Investment Company Flashcards
What is an investment company
A financial institution investing in securities
What is the most appealing aspect of a investment company
Diversification, liquidity, and professional management with managed funds
What are 3 classifications of investment companies
- Face amount certificates companies
- Unit Investment Trust (UITs)
- Management Companies:.
What are face amount certificates
Debt certificates at a discount that pay a stated “face value” amount at maturity
What is a Unit Investment Trust (UIT)
- Fixed portfolio of corporate or municipal bonds
- Is not managed
- Charge little or no management fee
- Pay interest not dividends
Management companies
- Open-end
- Closed- end
- Diversified
- Non-diversified
Open end investment company
Mutual funds
Mutual funds
- All shareholders share in the fund’s gains, losses and income
- Are not back by the FDIC
- Issue only redeemable shares
- Forward pricing
Net Asset Value (nav)
Total assets of the fund less the total liabilities divided by the total number of shares outstanding
Forward pricing
The next calculated bid or ask price after the order is entered
Max sales load under the investment company act of 1940
Is 9% and 8% under FINRA rules
Closed end investment company
- Does not issue redeemable shares
- No sales load - commission is charged
- Fixed capitalization - a fixed number of shares are issued
- May issue common stock, preferred stock and bonds
Business Development Company (BDC)

◆ Exercise material ◆
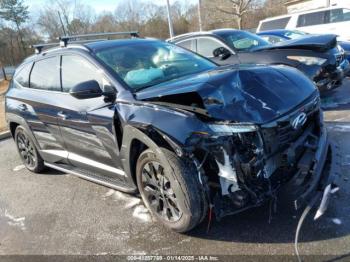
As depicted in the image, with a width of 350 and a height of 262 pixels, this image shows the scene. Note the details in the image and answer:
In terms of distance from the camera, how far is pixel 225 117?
108 inches

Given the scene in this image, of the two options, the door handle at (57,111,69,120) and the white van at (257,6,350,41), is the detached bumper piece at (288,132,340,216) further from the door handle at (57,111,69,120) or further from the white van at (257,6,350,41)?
the white van at (257,6,350,41)

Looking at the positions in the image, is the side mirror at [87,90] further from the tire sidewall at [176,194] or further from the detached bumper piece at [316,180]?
the detached bumper piece at [316,180]

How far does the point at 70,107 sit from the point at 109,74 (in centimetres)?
68

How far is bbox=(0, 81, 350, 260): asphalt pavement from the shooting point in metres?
2.93


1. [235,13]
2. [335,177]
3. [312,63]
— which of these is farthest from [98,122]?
[235,13]

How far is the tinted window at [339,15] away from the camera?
13.3m

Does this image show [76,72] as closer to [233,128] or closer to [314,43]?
[233,128]

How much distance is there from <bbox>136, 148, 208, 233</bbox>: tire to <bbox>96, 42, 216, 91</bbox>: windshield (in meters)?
0.79

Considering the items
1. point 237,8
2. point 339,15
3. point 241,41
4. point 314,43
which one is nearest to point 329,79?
point 314,43

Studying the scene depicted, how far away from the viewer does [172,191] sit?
3082mm

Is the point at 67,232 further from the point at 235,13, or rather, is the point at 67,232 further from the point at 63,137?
the point at 235,13

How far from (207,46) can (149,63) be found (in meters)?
4.07

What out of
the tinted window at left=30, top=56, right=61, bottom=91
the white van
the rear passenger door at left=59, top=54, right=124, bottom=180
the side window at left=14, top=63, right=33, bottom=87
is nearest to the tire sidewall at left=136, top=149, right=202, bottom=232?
the rear passenger door at left=59, top=54, right=124, bottom=180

◆ Work instructions ◆
**1)** Write out, word for word, the stretch of the investment company flashcards from "- Management Companies:." through "Investment Trust (UIT)".
**2)** Put the stretch of the entries from the line containing "How far does" through the last line of the entries into a numbered list, leaving out blank lines.
The investment company flashcards and the entries are unrelated to each other.

◆ Solutions below ◆
**1)**
- Management Companies:.
What are face amount certificates
Debt certificates at a discount that pay a stated “face value” amount at maturity
What is a Unit Investment Trust (UIT)

**2)**
1. How far does the point at 70,107 sit from the point at 109,74 (in centimetres)?
2. 68
3. How far is bbox=(0, 81, 350, 260): asphalt pavement from the shooting point in metres?
4. 2.93
5. 1. [235,13]
6. 2. [335,177]
7. 3. [312,63]
8. — which of these is farthest from [98,122]?
9. [235,13]
10. How far is the tinted window at [339,15] away from the camera?
11. 13.3m
12. Does this image show [76,72] as closer to [233,128] or closer to [314,43]?
13. [233,128]
14. How much distance is there from <bbox>136, 148, 208, 233</bbox>: tire to <bbox>96, 42, 216, 91</bbox>: windshield (in meters)?
15. 0.79
16. Considering the items
17. 1. point 237,8
18. 2. point 339,15
19. 3. point 241,41
20. 4. point 314,43
21. which one is nearest to point 329,79?
22. point 314,43
23. Studying the scene depicted, how far away from the viewer does [172,191] sit?
24. 3082mm
25. Is the point at 67,232 further from the point at 235,13, or rather, is the point at 67,232 further from the point at 63,137?
26. the point at 235,13
27. How far from (207,46) can (149,63) be found (in meters)?
28. 4.07
29. What out of
30. the tinted window at left=30, top=56, right=61, bottom=91
31. the white van
32. the rear passenger door at left=59, top=54, right=124, bottom=180
33. the side window at left=14, top=63, right=33, bottom=87
34. is nearest to the tire sidewall at left=136, top=149, right=202, bottom=232?
35. the rear passenger door at left=59, top=54, right=124, bottom=180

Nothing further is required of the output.